Prof. G computes the potential value of the spun-off assets, comparing them to similar public companies like Fox Corporation:
“This segment is probably worth ten and a half billion dollars… Wall Street hates cable in the same way that they hated Yellow Pages.”
Scott elaborates on the benefits of such spin-offs, including increased operational clarity and the ability to better manage declining assets without dragging down the overall company’s valuation.
[55:13 - 57:11]
In closing, Scott Galloway forecasts that the largest leveraged buyout (LBO) in history is imminent, potentially targeting giants like Intel or Target. He emphasizes the abundance of capital ready to deploy and the attractiveness of iconic companies currently trading at lower valuations:
“The biggest LBO in history is going to happen in 2025 and there’s a ton of capital on the sidelines.”
Prof. G echoes the anticipation of significant market movements, anticipating continued transformative deals in the near future.
The hosts wrap up by announcing an upcoming "Ask Me Anything" episode, inviting listeners to submit their questions for future discussions.
[02:31] Scott Galloway: “This is a stupid fucking decision. This is the equivalent of putting shareholder money in the middle of the road and running over it in an XJR.”
[13:03] Scott Galloway: “All of the innovation has been how to turn advertisers up by their heels and shake more money from them. It hasn’t been around consumer innovation.”
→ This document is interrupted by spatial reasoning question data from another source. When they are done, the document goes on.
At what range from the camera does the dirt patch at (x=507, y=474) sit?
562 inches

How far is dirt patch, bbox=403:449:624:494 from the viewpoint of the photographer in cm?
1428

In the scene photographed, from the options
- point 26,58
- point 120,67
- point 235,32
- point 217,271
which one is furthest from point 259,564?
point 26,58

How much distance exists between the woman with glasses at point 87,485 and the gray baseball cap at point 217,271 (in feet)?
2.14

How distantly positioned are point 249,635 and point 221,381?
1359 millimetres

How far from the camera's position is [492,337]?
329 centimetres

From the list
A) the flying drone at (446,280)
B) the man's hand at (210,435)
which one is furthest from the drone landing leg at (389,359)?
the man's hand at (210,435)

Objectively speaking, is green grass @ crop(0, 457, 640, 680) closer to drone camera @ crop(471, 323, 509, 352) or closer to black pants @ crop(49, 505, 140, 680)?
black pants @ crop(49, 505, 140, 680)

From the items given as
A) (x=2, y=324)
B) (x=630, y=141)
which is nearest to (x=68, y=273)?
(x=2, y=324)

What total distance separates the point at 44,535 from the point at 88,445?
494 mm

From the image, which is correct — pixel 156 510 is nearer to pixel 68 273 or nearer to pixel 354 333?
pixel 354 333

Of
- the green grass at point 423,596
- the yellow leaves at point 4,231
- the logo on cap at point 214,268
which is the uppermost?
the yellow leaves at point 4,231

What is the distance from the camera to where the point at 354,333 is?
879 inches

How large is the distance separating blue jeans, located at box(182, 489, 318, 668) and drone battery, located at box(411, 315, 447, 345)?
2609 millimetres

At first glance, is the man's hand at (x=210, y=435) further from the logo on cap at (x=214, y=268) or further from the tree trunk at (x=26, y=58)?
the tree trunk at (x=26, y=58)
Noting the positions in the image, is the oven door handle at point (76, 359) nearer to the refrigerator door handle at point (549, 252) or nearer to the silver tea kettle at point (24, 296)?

[25:19] Scott Galloway: “The board should fire the CEO.… He absolutely deserves to be terminated… The last five years have not been strong.”
[43:52] Scott Galloway: “This is a good move. It will be used potentially as a shell company to go and acquire other declining but high cash flow assets.”
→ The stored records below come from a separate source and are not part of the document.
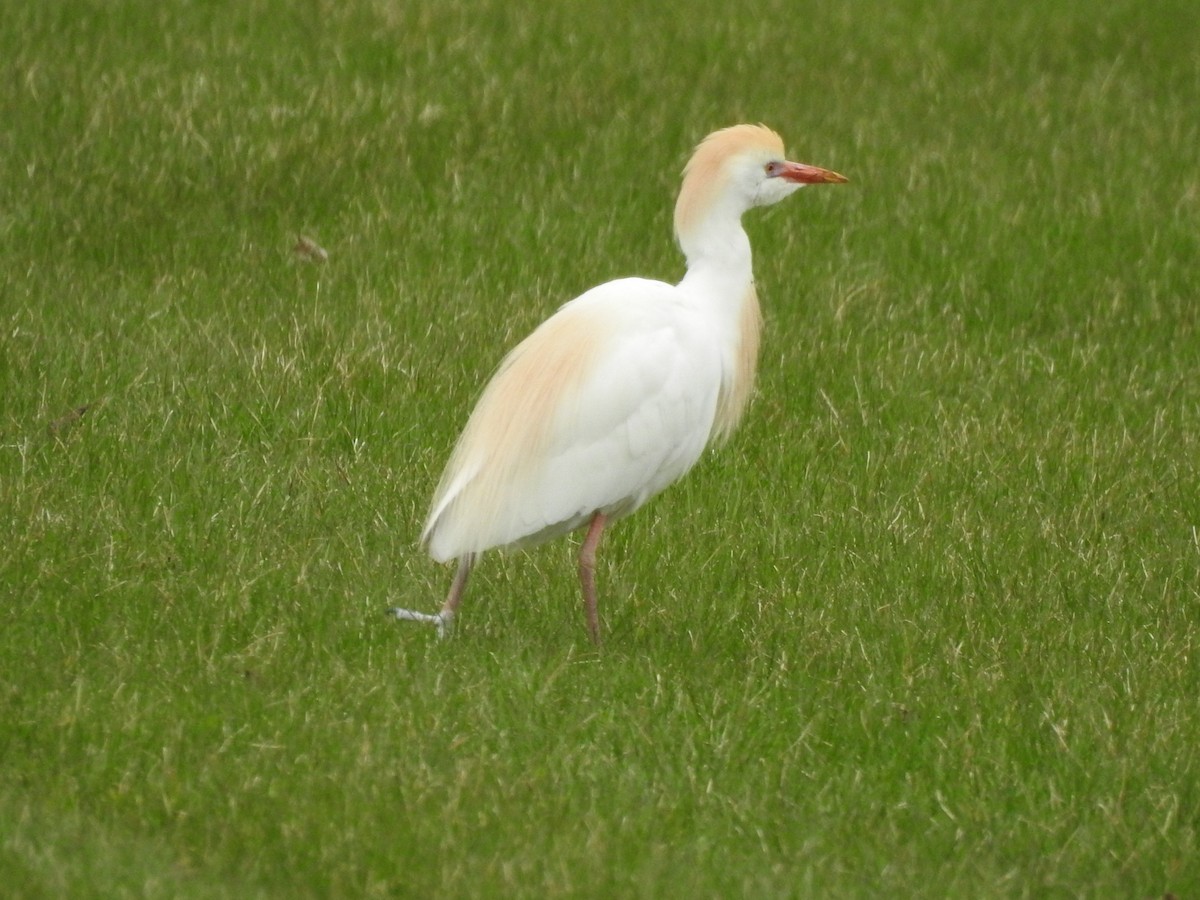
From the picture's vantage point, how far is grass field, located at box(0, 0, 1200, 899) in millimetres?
4148

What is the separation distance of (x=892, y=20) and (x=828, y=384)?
18.4 feet

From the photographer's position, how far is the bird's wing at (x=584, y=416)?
5219 mm

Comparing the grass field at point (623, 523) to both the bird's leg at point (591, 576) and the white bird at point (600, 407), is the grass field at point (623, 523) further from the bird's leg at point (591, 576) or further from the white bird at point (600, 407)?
the white bird at point (600, 407)

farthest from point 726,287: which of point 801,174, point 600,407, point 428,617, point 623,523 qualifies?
point 428,617

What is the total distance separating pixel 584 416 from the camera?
208 inches

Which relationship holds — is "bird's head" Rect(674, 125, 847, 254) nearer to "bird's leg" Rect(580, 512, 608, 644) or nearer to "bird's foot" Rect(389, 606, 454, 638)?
"bird's leg" Rect(580, 512, 608, 644)

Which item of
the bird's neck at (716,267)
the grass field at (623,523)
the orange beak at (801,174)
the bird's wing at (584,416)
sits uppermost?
the orange beak at (801,174)

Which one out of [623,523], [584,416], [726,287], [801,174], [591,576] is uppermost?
[801,174]

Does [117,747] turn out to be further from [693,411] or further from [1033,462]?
[1033,462]

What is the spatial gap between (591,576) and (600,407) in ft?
1.68

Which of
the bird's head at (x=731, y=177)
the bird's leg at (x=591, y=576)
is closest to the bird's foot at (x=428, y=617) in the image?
the bird's leg at (x=591, y=576)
[55:33] Scott Galloway: “The biggest LBO in history is going to happen in 2025 and there’s a ton of capital on the sidelines. Some stuff is getting cheap. Great iconic companies, it’s getting cheap.”
This episode of The Prof G Pod offers a rich and engaging exploration of current market dynamics and strategic corporate maneuvers. Scott Galloway's incisive analysis, paired with Prof. G's thoughtful commentary, provides listeners with a nuanced understanding of the forces shaping today's business environment. Whether it's the potential LBO of Target, Comcast's strategic spin-offs, or the enduring dominance of Nvidia, the insights shared are invaluable for investors, business professionals, and anyone keen on staying informed about the evolving economic landscape.
Listeners are encouraged to stay tuned for upcoming episodes and participate in the forthcoming "Ask Me Anything" session by submitting their questions to deepen their understanding and engagement with Prof. G and Scott Galloway's expert perspectives.